* _WRITTEN PROBLEM_: Translate this sentence from the forum thread on SpriteBatch performance below into Spanish: "On every system I have tried, SpriteBatch can easily draw tens of thousands of sprites at full framerate, so I think something pathological must be going wrong on these particular machines."

* _TEXT EXTRACT_:
SpriteBatch Performance

Aug 16, 2012 at 2:01 PM

Hi,
When I draw text using SpriteFont the frame rate drops from 60 to 17 ! This is a huge performance impact for drawing a page of text.
What can I do to have better perfomance ? Use Direct2D ?
Thanks for your help.

I use the following font :
MakeSpriteFont.exe "Verdana" Verdana10.spritefont /FontSize:1 /CharacterRegion:0x0000-0x00FF /DefaultCharacter:0x0023

m_spriteBatch->Begin(SpriteSortMode_Deferred);
for (int i = 0; i < 50; i++)
Font->DrawString(m_spriteBatch.get(), L"HELLO HELLO HELLO HELLO HELLO HELLO HELLO HELLO HELLO HELLO HELLO HELLO HELLO HELLO HELLO HELLO HELLO HELLO HELLO HELLO HELLO HELLO HELLO HELLO HELLO ", XMFLOAT2(10, 10 + i * 15), Colors::AliceBlue);
m_spriteBatch->End();

Aug 24, 2012 at 11:16 AM

Hi Lena,

I've been having a similar problem. I'm trying to create a 2D game using the DirectXTK and SpriteBatch/Spritefont, but I'm seeing similar performance drops whenever I add too many sprites or items of text. At the moment, I'm struggling to reach 500 sprites with a decent frame rate, which is unacceptable. I've tried optimizations like only using one spriteBatch, calling Begin() and End() only once, and refraining from using MeasureString() too often. These things all help, but not as much as I would like.

I think my best hope is to start investigating Direct2D. I'll let you know my findings.

Coordinator
Aug 24, 2012 at 3:47 PM

Could you profile on one of these machines to find out where the time is going?

On every system I have tried, SpriteBatch can easily draw tens of thousands of sprites at full framerate, so I think something pathological must be going wrong on these particular machines.

Aug 28, 2012 at 12:29 AM

You could render the text/page on a rendertarget once, and use that texture to show the page.

it will be fast even on old & slow tablets.

Aug 30, 2012 at 9:48 PM
Edited Aug 30, 2012 at 10:12 PM

Okay guys, today I started profiling to try and figure out where all the time was going in sprite and text rendering, and I made some good progress!

For people interested in my methodology, I started with PIX to see if there was anything in the GPU that might be causing a bottleneck. Nope. From ClearRenderTargetView() to SpriteBatch->End(), there's approximately 10ms of nothing. So I started looking at the CPU. Since I'm developing in VS 2010 Express, I had to use the standalone profiling tools and follow the instructions described in this article:

http://www.codeproject.com/Articles/144643/Profiling-of-C-Applications-in-Visual-Studio-for-F

And here are my suggested sources of pain:

1. Disable Run Time Checks

Identified by the mysterious "_RTC_" calls. An easy one to miss and an easy one to fix. Either make sure you are building in Release mode, or go into the DirectXTK Project Properties -> C++ -> Code Generation and set Basic Runtime Checks to Default.

* _DATA LINES_:
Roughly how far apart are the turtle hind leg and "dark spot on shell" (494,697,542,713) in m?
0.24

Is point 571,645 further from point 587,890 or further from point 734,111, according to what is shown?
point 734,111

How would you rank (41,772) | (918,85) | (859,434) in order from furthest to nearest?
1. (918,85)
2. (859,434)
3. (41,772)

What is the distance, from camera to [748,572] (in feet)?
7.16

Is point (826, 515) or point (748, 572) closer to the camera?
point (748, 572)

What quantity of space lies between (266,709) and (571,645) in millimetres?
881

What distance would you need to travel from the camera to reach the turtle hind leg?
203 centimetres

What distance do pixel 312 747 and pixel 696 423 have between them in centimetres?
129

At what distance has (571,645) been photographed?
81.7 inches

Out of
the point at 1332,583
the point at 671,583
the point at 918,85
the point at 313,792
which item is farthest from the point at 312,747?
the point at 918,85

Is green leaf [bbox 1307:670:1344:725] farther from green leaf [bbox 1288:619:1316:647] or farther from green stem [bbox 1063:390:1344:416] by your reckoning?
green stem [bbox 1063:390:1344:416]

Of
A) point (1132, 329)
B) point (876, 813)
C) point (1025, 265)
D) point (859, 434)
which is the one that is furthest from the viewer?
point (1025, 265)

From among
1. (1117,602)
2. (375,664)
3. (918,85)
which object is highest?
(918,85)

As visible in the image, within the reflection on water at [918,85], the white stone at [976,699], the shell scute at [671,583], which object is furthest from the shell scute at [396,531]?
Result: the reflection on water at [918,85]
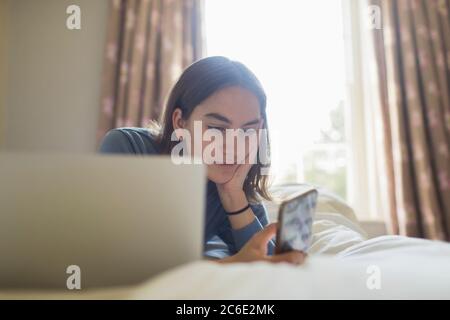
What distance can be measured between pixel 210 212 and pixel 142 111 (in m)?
1.35

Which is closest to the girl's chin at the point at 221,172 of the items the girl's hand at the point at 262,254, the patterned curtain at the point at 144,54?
the girl's hand at the point at 262,254

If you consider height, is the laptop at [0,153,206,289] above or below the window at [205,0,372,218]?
below

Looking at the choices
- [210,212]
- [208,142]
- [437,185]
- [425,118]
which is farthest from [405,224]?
[208,142]

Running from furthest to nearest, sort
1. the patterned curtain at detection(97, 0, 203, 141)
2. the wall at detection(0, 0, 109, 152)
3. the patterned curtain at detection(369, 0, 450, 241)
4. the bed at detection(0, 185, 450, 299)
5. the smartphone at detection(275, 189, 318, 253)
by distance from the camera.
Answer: the wall at detection(0, 0, 109, 152) → the patterned curtain at detection(97, 0, 203, 141) → the patterned curtain at detection(369, 0, 450, 241) → the smartphone at detection(275, 189, 318, 253) → the bed at detection(0, 185, 450, 299)

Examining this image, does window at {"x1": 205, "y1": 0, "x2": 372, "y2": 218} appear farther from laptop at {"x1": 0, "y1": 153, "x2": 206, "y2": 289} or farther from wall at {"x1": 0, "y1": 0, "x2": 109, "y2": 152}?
laptop at {"x1": 0, "y1": 153, "x2": 206, "y2": 289}

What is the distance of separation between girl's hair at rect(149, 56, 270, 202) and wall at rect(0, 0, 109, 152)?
1527 millimetres

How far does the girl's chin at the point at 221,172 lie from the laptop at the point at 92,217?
1.64 feet

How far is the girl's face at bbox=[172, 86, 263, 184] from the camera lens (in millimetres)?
929

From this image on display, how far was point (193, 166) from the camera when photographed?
47 cm

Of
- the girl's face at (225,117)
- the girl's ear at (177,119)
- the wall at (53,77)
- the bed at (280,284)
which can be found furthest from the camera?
the wall at (53,77)

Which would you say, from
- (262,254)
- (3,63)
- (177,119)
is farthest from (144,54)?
(262,254)

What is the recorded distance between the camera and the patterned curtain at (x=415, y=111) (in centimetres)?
215

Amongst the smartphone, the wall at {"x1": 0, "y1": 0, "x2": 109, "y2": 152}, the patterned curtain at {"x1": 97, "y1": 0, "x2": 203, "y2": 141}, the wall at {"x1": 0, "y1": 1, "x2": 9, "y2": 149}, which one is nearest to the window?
the patterned curtain at {"x1": 97, "y1": 0, "x2": 203, "y2": 141}

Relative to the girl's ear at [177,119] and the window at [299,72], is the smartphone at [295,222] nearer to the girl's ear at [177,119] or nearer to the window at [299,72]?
the girl's ear at [177,119]
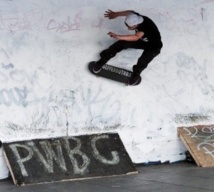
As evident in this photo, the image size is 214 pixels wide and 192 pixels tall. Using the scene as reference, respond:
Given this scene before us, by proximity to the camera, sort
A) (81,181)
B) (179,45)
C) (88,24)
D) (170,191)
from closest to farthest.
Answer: (170,191)
(81,181)
(88,24)
(179,45)

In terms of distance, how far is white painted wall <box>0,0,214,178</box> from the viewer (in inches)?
300

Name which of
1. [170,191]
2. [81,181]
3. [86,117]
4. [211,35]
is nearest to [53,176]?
[81,181]

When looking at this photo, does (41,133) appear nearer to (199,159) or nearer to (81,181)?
(81,181)

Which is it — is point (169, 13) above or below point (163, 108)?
above

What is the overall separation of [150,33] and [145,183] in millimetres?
2114

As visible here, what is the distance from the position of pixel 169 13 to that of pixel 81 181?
2869mm

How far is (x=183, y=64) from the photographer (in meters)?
8.63

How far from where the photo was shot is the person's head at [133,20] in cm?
770

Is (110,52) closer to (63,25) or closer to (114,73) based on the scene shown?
(114,73)

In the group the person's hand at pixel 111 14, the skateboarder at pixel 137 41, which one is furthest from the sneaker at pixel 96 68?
the person's hand at pixel 111 14

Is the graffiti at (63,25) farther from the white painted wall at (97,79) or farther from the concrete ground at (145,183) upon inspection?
the concrete ground at (145,183)

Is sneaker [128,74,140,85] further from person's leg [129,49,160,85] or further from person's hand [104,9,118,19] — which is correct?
person's hand [104,9,118,19]

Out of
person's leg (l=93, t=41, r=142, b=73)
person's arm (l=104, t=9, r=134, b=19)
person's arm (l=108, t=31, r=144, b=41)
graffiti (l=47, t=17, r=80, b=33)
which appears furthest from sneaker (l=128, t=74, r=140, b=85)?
graffiti (l=47, t=17, r=80, b=33)

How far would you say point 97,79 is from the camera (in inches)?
320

* _TASK RESPONSE_: En todos los sistemas que he probado, SpriteBatch puede dibujar fácilmente decenas de miles de sprites a la máxima tasa de fotogramas, así que creo que algo anómalo debe de estar fallando en estas máquinas en particular.